AAAI2026
PHOTONS: Pose-Free Human-Centric Photo-Realistic Real-Time Novel View Synthesis from Sparse Views
Yongyang Cheng, Boqin Qin, Zhao Hui, Xu Chen, Tao Zhang, Shang Sun, Haiquan Kang, Xiaojie Xu, Junwei Lv, Lei Yang, Xinyu Liu, Feng Jiang
摘要
We present PHOTONS (Pose-Free Human-Centric Photo-Realistic Real-Time Novel View Synthesis from Sparse Views), a real-time framework for novel view synthesis without requiring camera calibration. Our method reconstructs consistent 3D Gaussian point clouds and synthesizes 2K photo-realistic novel views from arbitrary numbers (>=2) of freely placed cameras.

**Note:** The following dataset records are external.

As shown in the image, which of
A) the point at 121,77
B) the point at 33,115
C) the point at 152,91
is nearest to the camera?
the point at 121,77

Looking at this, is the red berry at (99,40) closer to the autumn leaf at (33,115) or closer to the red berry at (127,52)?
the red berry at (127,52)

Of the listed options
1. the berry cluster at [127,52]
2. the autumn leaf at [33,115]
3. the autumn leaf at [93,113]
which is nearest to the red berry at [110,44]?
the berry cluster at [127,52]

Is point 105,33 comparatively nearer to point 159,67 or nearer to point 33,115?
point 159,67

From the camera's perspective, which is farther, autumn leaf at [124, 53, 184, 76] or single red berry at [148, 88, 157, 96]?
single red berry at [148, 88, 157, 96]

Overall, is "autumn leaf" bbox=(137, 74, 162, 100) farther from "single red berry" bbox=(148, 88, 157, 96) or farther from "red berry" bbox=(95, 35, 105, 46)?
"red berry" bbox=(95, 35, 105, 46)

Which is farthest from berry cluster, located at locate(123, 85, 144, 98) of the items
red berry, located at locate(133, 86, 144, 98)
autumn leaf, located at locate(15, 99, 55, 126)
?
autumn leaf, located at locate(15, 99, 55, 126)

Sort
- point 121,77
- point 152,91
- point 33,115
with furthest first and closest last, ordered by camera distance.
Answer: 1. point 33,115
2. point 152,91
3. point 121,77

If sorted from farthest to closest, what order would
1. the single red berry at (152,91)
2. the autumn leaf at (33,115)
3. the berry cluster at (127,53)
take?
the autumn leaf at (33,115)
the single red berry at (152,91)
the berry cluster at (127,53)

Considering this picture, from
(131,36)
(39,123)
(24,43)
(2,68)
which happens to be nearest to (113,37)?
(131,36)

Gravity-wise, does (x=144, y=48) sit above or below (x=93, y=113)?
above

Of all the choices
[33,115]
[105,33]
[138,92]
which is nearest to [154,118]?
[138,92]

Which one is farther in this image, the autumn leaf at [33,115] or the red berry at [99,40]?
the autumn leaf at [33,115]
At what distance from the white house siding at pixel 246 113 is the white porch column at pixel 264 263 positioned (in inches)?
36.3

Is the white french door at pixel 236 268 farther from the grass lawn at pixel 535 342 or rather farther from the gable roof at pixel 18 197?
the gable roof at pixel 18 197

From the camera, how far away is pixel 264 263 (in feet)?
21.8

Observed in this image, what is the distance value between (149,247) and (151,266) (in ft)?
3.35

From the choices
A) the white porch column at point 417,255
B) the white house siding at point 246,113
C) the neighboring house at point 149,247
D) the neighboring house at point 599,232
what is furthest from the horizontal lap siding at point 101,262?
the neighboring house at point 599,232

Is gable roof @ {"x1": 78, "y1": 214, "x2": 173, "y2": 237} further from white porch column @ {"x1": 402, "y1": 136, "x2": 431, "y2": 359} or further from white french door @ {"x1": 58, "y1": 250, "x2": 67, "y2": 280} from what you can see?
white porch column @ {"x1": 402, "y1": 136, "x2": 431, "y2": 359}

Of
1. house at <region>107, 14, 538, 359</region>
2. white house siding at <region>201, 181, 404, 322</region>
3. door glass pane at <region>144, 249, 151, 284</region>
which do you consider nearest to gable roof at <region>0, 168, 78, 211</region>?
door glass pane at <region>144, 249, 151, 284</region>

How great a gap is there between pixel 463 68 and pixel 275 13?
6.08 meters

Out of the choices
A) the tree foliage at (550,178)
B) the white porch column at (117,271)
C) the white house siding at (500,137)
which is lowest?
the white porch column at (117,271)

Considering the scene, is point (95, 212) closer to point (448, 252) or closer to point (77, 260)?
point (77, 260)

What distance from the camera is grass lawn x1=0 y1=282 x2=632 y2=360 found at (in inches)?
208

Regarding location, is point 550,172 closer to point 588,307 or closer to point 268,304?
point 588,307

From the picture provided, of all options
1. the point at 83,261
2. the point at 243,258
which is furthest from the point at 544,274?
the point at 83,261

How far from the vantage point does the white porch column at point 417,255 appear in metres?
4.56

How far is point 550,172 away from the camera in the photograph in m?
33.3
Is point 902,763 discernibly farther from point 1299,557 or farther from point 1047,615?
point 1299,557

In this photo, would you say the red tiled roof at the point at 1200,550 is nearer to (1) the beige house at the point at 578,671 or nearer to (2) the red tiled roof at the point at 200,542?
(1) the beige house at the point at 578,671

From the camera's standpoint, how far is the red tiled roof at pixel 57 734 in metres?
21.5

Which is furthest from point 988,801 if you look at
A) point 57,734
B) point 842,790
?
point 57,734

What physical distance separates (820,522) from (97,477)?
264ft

PHOTONS faithfully renders dynamic human bodies amid complex backgrounds, including interactive object manipulation and fine-grained details (e.g., hair strands), while maintaining 25 FPS throughput on commodity GPU like NVIDIA RTX 4090. By combining pose-free spatial point cloud reconstruction with Gaussian parameter estimation, our method demonstrates strong resilience to occlusions and camera perturbations. Additionally, we develop a 3D stereo system that drastically reduces setup complexity compared to existing solutions. Experiments on public and custom datasets show that PHOTONS outperforms state-of-the-art methods in both efficiency and visual quality.